FEBS Lett. 1997 Sep 1;414(1):84-8. doi: 10.1016/s0014-5793(97)00974-5.
Cyclophilin A (CyPA), a cytosolic peptidyl-prolyl trans-cis isomerase can accelerate the trans-cis isomerization of Xxx-Pro peptide bonds. One- and two-dimensional 1H-NMR spectroscopy were used to determine that the heptapeptide Ser-Gln-Asn-Tyr-Pro-Ile-Val, a model peptide of an HIV-1 protease cleavage site in the gag polyprotein of HIV-1, is a substrate for CyPA. Experiments revealed a slow exchange about the Tyr-Pro peptide bond with 30 +/- 5% in the cis conformation (pH 1-9). While the interconversion rate is too slow to measure by kinetic NMR methods in the absence of CyPA, these methods, saturation transfer and NOE experiments, established that CyPA enhanced the rate of trans-cis interconversion, a process inhibited by cyclosporin A (CsA). With a substrate:CyPA ratio of 40:1, an interconversion rate of 2.5 s(-1) at 25 degrees C was observed.

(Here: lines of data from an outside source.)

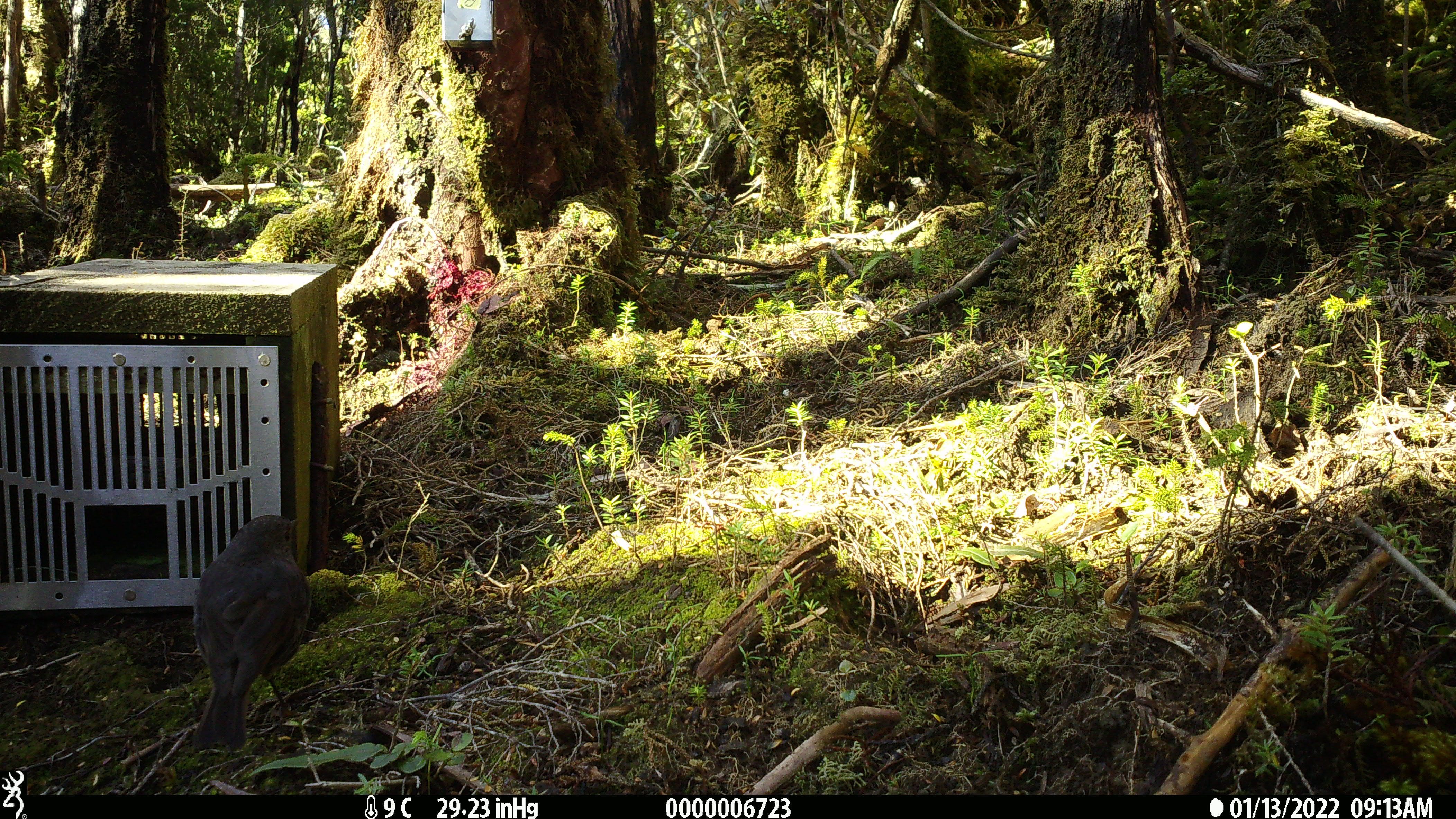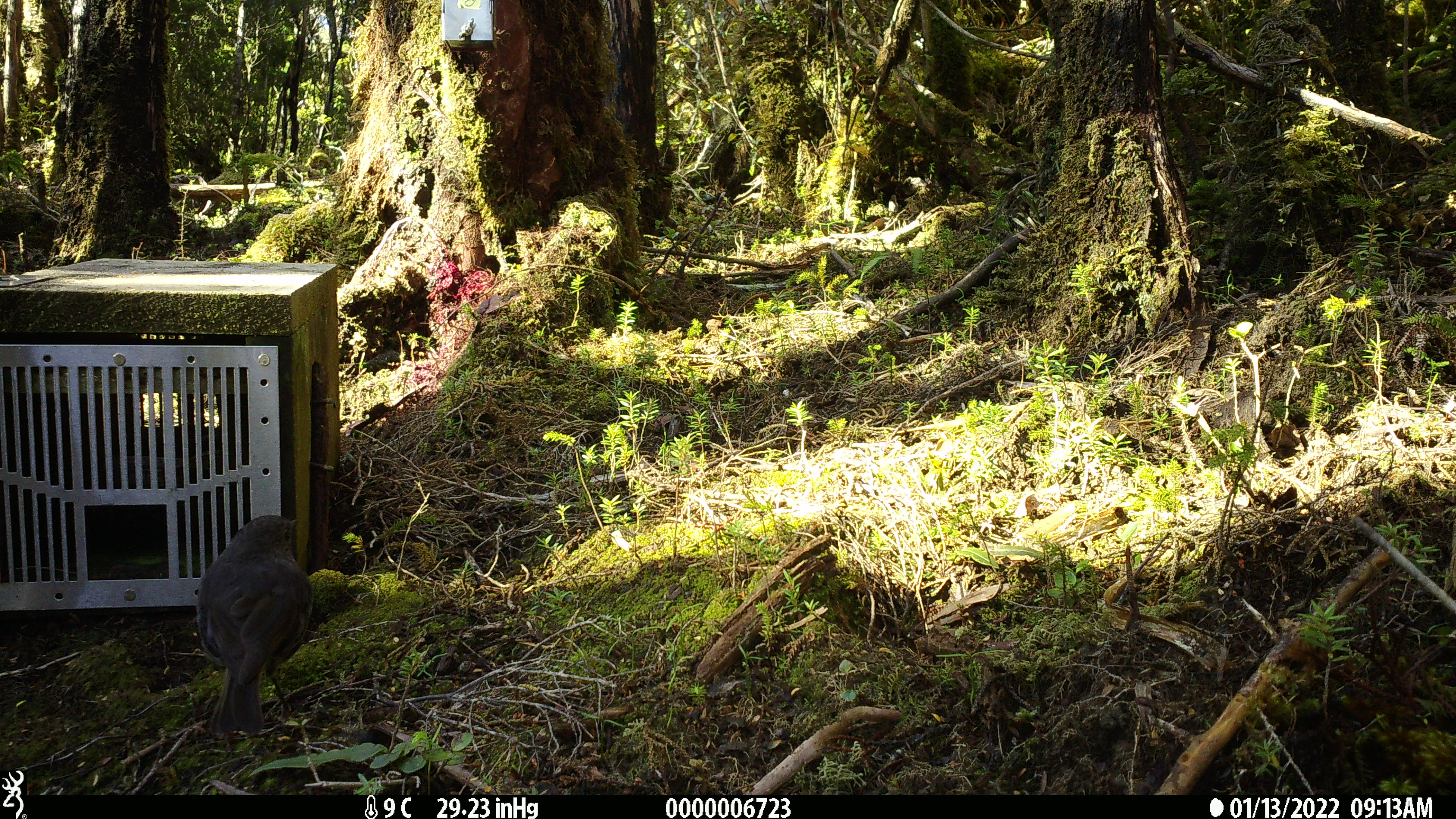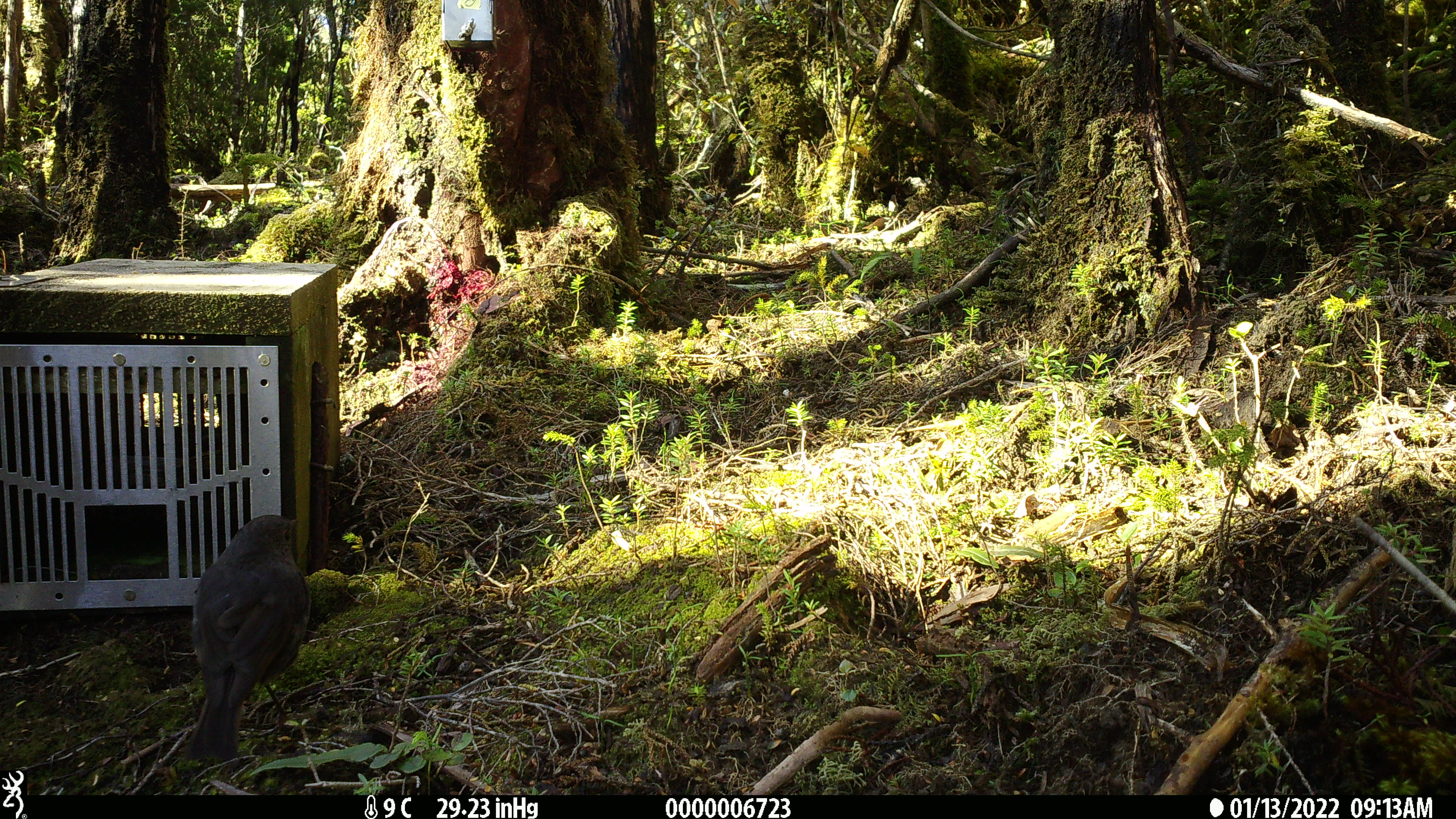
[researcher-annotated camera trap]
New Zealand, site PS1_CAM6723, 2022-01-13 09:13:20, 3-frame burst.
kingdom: Animalia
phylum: Chordata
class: Aves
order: Passeriformes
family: Petroicidae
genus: Petroica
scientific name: Petroica australis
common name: new zealand robin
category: robin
Robin (new zealand robin) (Petroica australis).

亲环素A(CyPA)是一种胞质肽基脯氨酰顺反异构酶,可加速Xxx - Pro肽键的反式 - 顺式异构化。利用一维和二维1H - NMR光谱确定七肽Ser - Gln - Asn - Tyr - Pro - Ile - Val(HIV - 1 gag多蛋白中HIV - 1蛋白酶切割位点的模型肽)是CyPA的底物。实验表明,Tyr - Pro肽键的交换缓慢,在顺式构象中占30±5%(pH 1 - 9)。虽然在没有CyPA的情况下,互变速率太慢而无法通过动力学NMR方法测量,但这些方法,即饱和转移和NOE实验,证实CyPA提高了反式 - 顺式互变速率,而该过程受到环孢素A(CsA)的抑制。在底物与CyPA的比例为40:1时,在25℃下观察到互变速率为2.5 s(-1)。